=== Data for review ===
*** Block opens ***
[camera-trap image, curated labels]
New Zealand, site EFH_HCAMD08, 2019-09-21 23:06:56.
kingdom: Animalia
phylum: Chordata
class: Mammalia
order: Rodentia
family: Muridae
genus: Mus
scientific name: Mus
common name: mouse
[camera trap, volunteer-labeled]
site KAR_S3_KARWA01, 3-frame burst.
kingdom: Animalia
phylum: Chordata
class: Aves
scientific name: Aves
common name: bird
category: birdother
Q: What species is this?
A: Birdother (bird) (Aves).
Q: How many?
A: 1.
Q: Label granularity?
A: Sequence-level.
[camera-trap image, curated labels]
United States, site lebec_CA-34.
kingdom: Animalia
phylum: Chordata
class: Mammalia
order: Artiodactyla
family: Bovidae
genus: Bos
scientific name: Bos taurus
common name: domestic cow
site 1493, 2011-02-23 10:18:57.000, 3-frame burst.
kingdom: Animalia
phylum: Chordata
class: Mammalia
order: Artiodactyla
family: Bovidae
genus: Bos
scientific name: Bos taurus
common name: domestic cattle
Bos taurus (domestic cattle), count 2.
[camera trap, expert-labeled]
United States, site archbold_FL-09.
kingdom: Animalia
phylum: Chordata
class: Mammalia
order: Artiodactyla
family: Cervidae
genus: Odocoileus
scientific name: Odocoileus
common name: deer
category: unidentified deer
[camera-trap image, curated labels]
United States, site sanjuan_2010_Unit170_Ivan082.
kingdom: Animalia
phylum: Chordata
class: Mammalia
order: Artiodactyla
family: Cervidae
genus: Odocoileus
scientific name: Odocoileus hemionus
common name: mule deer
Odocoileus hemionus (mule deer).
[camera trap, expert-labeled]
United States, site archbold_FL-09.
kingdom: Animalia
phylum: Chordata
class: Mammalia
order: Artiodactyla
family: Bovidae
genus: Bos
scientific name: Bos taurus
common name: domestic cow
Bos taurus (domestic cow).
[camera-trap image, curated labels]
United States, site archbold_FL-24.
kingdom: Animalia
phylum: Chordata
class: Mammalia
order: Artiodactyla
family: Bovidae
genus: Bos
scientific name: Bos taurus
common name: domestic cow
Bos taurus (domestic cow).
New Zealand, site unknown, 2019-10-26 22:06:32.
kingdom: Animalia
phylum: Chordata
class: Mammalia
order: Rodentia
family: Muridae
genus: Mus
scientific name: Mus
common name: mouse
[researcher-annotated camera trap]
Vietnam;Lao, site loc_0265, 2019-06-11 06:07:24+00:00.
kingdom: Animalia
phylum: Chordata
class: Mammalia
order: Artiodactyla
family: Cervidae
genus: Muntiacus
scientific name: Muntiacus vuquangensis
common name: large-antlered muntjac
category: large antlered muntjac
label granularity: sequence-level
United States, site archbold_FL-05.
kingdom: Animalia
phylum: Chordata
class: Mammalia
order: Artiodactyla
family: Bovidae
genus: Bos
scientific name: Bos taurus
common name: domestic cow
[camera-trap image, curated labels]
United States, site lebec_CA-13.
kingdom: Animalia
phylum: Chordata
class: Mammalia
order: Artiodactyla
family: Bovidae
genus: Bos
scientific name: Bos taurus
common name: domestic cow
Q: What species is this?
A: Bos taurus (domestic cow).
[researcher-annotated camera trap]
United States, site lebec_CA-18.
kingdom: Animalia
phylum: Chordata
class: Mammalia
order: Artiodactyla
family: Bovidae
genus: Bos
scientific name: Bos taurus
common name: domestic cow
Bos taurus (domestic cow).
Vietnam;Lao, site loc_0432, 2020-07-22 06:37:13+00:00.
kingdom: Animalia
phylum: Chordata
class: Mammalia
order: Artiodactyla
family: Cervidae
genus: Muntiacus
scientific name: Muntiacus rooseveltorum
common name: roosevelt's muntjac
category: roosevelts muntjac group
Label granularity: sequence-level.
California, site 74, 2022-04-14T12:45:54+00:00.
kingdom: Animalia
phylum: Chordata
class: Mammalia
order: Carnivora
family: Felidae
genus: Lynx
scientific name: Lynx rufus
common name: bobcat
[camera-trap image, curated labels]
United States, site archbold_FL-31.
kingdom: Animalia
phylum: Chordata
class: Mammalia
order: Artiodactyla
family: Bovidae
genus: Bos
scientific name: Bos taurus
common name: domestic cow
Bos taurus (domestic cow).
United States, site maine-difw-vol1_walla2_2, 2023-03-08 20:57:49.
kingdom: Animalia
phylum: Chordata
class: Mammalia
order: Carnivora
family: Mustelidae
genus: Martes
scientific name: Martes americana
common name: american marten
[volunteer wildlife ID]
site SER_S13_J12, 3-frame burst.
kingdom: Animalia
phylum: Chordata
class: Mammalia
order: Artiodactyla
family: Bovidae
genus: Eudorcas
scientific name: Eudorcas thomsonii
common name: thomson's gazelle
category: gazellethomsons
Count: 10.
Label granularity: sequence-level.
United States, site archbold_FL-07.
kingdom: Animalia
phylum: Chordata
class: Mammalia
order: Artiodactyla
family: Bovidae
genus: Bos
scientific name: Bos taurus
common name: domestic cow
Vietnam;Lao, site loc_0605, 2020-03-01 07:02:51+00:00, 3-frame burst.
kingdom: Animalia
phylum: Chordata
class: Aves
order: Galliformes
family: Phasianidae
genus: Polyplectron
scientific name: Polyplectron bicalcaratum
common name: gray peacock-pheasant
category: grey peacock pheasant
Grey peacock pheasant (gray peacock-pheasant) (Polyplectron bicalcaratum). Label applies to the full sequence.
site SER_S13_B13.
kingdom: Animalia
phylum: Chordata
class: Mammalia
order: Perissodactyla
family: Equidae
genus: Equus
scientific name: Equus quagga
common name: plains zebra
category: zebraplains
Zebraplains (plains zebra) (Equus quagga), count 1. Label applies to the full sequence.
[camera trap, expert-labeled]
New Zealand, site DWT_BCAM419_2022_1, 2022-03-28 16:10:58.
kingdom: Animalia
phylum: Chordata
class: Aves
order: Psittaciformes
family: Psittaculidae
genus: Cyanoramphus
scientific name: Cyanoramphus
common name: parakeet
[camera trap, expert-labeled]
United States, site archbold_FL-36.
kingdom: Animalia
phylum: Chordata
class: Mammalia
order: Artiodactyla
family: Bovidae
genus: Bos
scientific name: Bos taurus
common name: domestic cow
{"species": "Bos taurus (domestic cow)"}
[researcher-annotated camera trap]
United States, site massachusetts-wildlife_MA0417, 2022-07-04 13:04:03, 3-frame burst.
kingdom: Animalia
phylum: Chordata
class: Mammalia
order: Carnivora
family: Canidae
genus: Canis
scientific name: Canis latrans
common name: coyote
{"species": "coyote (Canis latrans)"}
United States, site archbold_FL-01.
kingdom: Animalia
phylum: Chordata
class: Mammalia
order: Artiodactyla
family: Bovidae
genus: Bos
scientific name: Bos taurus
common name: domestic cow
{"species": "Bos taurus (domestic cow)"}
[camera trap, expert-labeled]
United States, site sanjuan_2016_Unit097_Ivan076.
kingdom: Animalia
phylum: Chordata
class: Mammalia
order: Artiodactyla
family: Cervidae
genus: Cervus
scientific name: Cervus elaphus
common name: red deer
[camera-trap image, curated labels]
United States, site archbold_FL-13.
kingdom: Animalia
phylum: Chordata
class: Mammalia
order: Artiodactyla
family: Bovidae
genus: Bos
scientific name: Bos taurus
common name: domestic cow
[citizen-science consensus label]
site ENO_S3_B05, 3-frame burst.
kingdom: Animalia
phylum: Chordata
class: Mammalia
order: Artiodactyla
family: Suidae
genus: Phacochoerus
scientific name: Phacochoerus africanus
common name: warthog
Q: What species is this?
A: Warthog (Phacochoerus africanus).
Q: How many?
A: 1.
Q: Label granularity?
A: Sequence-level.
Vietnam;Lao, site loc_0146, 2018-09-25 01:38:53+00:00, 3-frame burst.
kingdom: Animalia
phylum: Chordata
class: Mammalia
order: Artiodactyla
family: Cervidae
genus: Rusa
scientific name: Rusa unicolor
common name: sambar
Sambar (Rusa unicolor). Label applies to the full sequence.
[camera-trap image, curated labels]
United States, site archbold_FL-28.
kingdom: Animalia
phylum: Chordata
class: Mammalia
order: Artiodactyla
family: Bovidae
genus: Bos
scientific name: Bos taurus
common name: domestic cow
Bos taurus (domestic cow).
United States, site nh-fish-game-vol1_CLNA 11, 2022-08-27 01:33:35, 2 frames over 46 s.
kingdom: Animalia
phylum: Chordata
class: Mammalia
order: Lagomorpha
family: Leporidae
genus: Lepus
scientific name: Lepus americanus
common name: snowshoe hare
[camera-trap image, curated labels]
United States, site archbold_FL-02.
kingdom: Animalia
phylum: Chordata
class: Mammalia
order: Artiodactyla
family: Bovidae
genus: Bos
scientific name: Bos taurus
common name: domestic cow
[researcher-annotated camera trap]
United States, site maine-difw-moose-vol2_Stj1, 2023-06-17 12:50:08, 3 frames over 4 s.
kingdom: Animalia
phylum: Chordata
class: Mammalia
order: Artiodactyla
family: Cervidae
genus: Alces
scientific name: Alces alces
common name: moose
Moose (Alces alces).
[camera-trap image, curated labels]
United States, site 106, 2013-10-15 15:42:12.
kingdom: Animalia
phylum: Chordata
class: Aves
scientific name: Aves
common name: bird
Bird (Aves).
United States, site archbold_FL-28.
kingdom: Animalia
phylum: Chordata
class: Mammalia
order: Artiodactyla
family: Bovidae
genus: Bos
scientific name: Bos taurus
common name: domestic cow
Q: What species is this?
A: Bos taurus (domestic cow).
*** Block closes ***
=== What is expected ===
Please filter the data down to the lines containing the word "maine".

=== The completed task ===
United States, site maine-difw-vol1_walla2_2, 2023-03-08 20:57:49.
United States, site maine-difw-moose-vol2_Stj1, 2023-06-17 12:50:08, 3 frames over 4 s.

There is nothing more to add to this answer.